For who we are and how we work, our about page lays it out, and if you have a build in mind, our custom software development team is the place to start.
Frequently asked questions
Start by writing down the outcome you need and the constraints around it, then judge candidates on evidence rather than pitch. Look for relevant delivery history, senior engineers who stay on your account, a real process for quality and communication, and references you actually call. Shortlist three or four, run a small paid trial, and choose the team whose working style fits yours. The rate matters least; the total cost to a working result matters most.
Five things, in order: proof they have shipped work like yours, senior people who stay on your account, a real process for testing and code review, the honesty to push back, and a clean exit plan. Awards and a long technology list predict nothing about whether your project ships.

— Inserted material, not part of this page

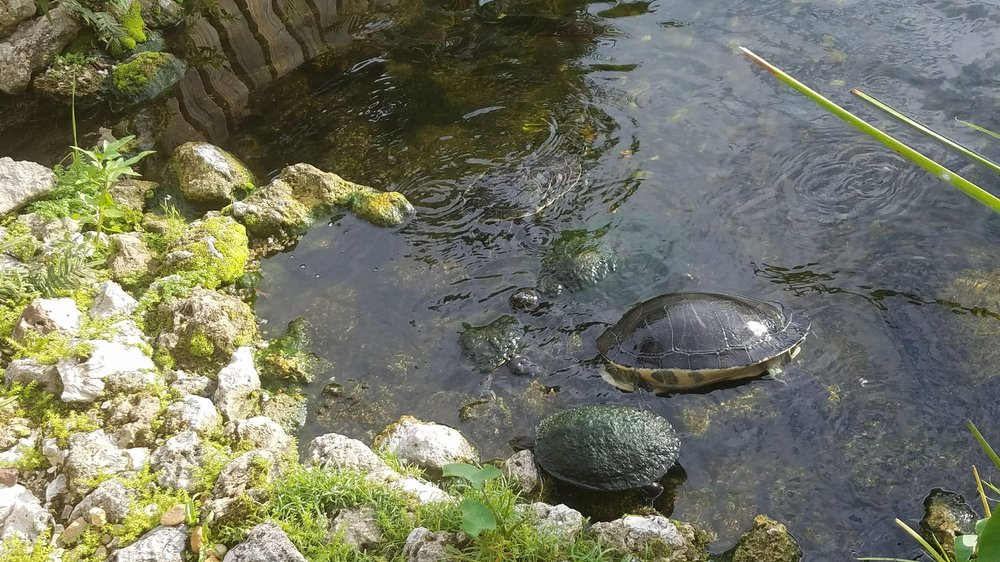Photo of The Fish Hole - Lakewood Ranch, FL, United States. Huge turtles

Ask who specifically will work on your project and whether they stay for the whole engagement. Ask to see code from a comparable build and how they handle testing and review. Ask what happens when an estimate is wrong, how they report progress, who owns the code and IP, and how knowledge transfers if you part ways. The useful questions are the ones a weak vendor cannot answer with a slide.
Walk away from a firm that quotes a fixed price and date before understanding the work, that will not name the actual engineers, that has no testing or code-review process, that says yes to everything, or that locks up your code and credentials. A rate far below the market, vague references, and constant account-manager turnover are warnings too. Most failed engagements showed these signs before the contract was signed.
The common models are staff augmentation, where external engineers join your team and you direct them; a dedicated team, a managed squad that owns a workstream but tracks your roadmap; project outsourcing, where a vendor owns a fixed scope end to end; and fractional leadership such as a fractional CTO for senior technical direction. The right one depends on how much you want to manage and whether the scope is fixed or evolving.
A deliberate selection usually runs two to six weeks: a few days to define the outcome and shortlist, a week or two of conversations and reference checks, and one to three weeks for a small paid trial if you run one. Rushing it to a few days is how teams end up optimizing for the slickest sales process instead of the strongest delivery. The trial is the part most worth the wait.